Pas de funérailles alévies quand on meurt en soldat.

Murat Tas, alévi

L’affaire dévoilée dans son édition du samedi 12 septembre par le journal Taraf a été relayée dans d’autres médias, dont la version anglaise d’Hurriyet.

Le jeune soldat Murat Tas a été tué à Eruh – un des deux lieux où il y a 25 ans, le PKK avait déclenché ses premières attaques – au cours d’une opération contre ce même PKK. Sa famille, alévie, avait organisé ses funérailles dans une cemevi d’Alibeyköy, du district de Gaziosmanpasa à Istanbul. Le dede Güzelgül avait déjà  entamé la cérémonie lorsqu’un lieutenant colonel est venue l’interrompre. Le corps devait être  immédiatement transporté à la mosquée d’Ataköy où il recevrait les hommages d’officiels et des dignitaires de l’armée. Il a certes assuré à la famille que l’officiant serait alévi, mais je doute qu’il s’agissait d’un de leurs dédés.

Ainsi l’armée, qui depuis le coup d’Etat post-moderne de février 1997 notamment, se présente (à nouveau) comme la gardienne vigilante de la laïcité et se montre si allergique au foulard de Madame Gül, estime que les funérailles d’un soldat, même s’il est alévi, doivent impérativement se dérouler à la mosquée, tout du moins lorsqu’elles sont accompagnées des hommages de la nation.

Évidemment la communauté de la cemevi d’Alibeyköy est sous le choc . Selon le dede Güzelgül,  « Ce n’est que par respect pour la douleur des familles que nous ne nous sommes pas opposés à ça ».

Phénomène contemporain lié à l’urbanisation – les rituels alévis se déroulaient dans n’importe quelle maison du village – les cemevi, ne sont reconnues qu’en tant qu’association culturelle, et seulement tolérées comme lieu de culte. Et encore , cette tolérance est récente et montre visiblement des limites.  Mais c’est là que les Alévis accomplissent leurs rites, que cela plaise ou non à certains, souligne le dede. « On parle beaucoup d’initiatives envers les Alévis, mais si l’armée elle-même se comporte de cette manière, on peut douter de leur sincérité. »

Mehmet Tas, alévi

.. d’autant que Deniz Baykal, le très laïc leader du CHP, le parti kémaliste, faisait partie des officiels du premier rang devant la mosquée. Ce qui fera peut-être encore une fois grincer les dents de certains au sein de son électorat, notamment alévi.

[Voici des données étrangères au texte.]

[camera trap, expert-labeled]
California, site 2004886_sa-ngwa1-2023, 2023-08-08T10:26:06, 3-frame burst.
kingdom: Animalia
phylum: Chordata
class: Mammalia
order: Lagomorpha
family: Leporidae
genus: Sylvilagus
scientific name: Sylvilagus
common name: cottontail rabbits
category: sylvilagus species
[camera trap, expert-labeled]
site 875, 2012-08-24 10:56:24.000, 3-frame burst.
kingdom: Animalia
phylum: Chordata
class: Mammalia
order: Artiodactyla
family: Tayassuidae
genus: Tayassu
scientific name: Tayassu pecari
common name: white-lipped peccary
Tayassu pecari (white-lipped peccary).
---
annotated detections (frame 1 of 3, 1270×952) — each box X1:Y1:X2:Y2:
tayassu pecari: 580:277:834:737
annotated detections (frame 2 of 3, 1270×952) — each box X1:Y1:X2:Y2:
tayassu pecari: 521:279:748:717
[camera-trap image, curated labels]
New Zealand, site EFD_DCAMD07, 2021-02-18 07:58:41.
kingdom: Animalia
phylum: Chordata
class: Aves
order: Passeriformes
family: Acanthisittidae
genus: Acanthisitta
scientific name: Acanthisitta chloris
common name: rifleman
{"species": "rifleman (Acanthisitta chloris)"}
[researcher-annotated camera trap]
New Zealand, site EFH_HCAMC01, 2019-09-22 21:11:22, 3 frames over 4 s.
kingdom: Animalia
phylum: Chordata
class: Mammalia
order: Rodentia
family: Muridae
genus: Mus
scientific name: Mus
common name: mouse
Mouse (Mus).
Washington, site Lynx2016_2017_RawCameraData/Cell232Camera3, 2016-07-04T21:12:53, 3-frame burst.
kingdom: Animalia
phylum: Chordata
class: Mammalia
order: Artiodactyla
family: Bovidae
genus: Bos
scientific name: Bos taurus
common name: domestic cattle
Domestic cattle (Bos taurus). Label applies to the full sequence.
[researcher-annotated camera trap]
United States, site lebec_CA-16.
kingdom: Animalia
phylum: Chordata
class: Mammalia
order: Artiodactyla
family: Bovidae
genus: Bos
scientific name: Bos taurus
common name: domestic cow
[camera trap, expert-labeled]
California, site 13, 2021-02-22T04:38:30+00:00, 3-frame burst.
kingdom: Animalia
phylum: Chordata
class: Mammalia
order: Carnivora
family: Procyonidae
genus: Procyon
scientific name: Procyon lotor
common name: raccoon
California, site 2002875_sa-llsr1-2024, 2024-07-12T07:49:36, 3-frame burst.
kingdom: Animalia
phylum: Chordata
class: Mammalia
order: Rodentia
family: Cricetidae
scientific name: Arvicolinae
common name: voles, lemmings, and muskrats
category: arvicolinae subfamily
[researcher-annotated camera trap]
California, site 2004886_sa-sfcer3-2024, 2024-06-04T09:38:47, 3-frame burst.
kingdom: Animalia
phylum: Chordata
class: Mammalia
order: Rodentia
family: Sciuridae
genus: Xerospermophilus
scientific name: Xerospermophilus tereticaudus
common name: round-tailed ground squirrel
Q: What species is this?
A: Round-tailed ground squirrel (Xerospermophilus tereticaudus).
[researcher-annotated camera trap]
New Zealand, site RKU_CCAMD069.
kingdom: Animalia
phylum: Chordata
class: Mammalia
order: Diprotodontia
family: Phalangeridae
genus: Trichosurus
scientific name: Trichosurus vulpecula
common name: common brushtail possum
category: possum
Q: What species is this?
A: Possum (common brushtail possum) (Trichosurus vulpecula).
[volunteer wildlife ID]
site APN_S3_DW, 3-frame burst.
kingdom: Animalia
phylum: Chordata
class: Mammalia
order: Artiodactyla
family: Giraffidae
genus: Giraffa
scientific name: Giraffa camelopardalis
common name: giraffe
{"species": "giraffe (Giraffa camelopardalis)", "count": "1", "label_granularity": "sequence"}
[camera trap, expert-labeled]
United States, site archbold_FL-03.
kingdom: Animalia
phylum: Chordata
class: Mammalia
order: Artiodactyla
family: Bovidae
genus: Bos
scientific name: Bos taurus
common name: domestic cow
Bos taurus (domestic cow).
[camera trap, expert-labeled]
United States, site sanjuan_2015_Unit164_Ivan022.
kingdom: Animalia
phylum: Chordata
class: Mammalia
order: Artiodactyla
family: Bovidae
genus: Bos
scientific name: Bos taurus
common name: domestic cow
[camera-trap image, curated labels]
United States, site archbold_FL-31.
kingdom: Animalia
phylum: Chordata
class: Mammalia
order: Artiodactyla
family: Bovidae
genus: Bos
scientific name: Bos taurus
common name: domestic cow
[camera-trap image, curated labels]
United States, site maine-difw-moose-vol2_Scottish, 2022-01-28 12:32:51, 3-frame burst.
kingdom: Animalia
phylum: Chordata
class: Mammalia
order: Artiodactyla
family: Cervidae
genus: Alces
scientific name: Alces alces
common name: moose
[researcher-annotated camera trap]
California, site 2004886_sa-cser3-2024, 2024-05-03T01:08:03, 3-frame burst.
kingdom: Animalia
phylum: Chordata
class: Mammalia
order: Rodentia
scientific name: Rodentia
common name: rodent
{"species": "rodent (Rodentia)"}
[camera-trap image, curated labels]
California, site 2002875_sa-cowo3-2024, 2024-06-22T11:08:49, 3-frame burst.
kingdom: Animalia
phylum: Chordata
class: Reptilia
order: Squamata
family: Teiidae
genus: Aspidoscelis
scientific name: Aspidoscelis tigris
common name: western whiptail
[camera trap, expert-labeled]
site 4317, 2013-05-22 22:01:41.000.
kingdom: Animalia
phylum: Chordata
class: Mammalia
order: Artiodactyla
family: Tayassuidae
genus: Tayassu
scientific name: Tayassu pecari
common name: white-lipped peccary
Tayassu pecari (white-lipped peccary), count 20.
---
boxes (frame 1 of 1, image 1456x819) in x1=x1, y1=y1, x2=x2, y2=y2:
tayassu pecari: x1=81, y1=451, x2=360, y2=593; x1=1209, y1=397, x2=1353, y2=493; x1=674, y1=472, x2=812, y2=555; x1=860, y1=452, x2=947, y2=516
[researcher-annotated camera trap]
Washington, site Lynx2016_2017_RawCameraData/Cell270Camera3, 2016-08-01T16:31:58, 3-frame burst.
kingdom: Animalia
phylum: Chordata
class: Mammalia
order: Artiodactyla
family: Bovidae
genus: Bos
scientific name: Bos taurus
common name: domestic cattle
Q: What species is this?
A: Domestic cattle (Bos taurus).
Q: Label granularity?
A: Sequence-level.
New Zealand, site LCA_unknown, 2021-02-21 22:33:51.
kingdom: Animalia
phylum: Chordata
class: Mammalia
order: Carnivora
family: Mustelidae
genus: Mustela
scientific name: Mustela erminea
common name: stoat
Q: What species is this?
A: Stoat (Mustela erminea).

Un commentaire sur “Pas de funérailles alévies quand on meurt en soldat.

  1. Bonjour Anne,

    Je prends l’occasion de revenir sur votre blog et de retomber par hasard sur ce billet pour réagir après une année turque des plus mouvementées… Outre l’ironie qui veut depuis toujours nous faire croire que ces gens « défendaient » une laïcité pourtant très singulière (…), je trouve en effet ce sujet particulièrement symbolique de « la tragédie turque » qu’est l’enterrement forcé dans des mosquées sunni de soldats issus de familles alévies. Tout ceci et bien d’autres choses encore sont à mes yeux extrêmement symboliques du comportement hypocrite, mensonger, manipulateur et finalement cruel et totalitaire de l’armée et avec elle de toutes les élites et autres composantes de la population qui s’identifiaient à elle. Schizophrénie institutionnelle et idéologique qui aboutit à un processus de démocratisation extrêmement lent : une cinquantaine d’années !!! Ce sont ces gens qui nous saoulent avec leurs ennemis préférés et le PKK et le AKP, alors qu’en tout cas pour ce dernier qui leur a ravi le pouvoir il n’est que l’expression ultime d’une enfance et adolescence turque autoritaire, voire totalitaire qu’ils ont créées et gérées directement depuis la création de la République. Et malgré le dramatique recul actuel des libertés dû à l’aveuglement d’un Erdoğan en fin de règne qui ne fait que s’appuyer sur des institutions et des « traditions » bien en place avant lui, la liberté d’expression sur de nombreux sujets aujourd’hui en Turuqie n’a jamais été aussi grande …depuis que l’Union Européenne y a mis son grain de sel ! Mais la Turquie n’a jamais été vraiment démocratique. Et je ne m’apitoierai pas pour les larmes de crocodiles des kemalistes et apparentés qui veulent nous faire croire qu’ils sont des gens bien. Leurs gradés peuvent bien crépir dans les prisons de « Tayyip Sultan », le phénomène de l’arroseur arrosé me fascine aujourd’hui plus que jamais, et il est temps de passer à autre chose.